Beyond the play, I encourage students to consider work as something more than mere labor (or travail). C. Wright Mills advocates a craft ethic in the appendix to The Sociological Imagination: "the intellectual workman forms his own self as he works toward the perfection of his craft" (2000 [1959]:196). As students find their vocations, they should also be finding themselves.

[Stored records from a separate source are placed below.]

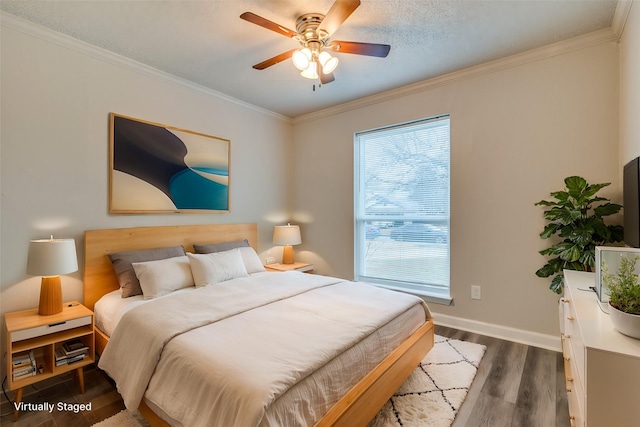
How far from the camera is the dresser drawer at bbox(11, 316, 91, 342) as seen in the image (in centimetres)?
187

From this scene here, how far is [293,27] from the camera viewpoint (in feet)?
Result: 7.48

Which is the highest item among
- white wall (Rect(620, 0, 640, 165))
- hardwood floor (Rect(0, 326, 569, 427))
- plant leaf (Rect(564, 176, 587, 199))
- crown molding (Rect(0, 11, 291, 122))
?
crown molding (Rect(0, 11, 291, 122))

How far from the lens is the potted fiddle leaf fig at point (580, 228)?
2.16m

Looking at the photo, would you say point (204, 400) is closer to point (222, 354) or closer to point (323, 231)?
point (222, 354)

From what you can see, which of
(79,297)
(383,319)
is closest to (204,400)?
(383,319)

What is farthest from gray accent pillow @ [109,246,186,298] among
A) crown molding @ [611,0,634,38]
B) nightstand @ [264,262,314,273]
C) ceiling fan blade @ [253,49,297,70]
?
crown molding @ [611,0,634,38]

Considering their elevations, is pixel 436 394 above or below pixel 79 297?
below

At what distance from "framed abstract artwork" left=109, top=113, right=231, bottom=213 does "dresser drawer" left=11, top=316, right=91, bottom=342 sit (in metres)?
1.00

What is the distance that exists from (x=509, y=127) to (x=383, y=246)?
6.06 feet

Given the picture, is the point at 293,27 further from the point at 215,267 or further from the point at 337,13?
the point at 215,267

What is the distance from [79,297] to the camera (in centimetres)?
248

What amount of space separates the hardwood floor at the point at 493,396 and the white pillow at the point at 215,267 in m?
0.97

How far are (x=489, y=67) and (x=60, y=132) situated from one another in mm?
3833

These are not the only tensions that constitute the field of higher learning in America or the world. We teachers must also guide our students through many other conflicting demands upon their time and energy. During their academic years, they will need help dealing with the pulls of the "two cultures" (Snow 1998 [1959]), and some appreciation for social science/study as yet a third culture with which they must reckon (see, e.g., Kagan 2009). Throughout their lives, they will need help with tensions we cannot even foresee. But we can guide them now to respect the complexity of these tensions, and to resist false dichotomies, to research and experiment with their practices and relations, and to resist dogmatic truths, to embrace lifelong learning, and to resist the hatred and despair of contemporary culture wars. There are many paths through the field of tensions that is the academy, or the broader culture, and so perhaps the most important lesson I try to share with my students is a simple Wisdom of Perl: the Way of Tim Towtdi ("There Is More Than One Way To Do It").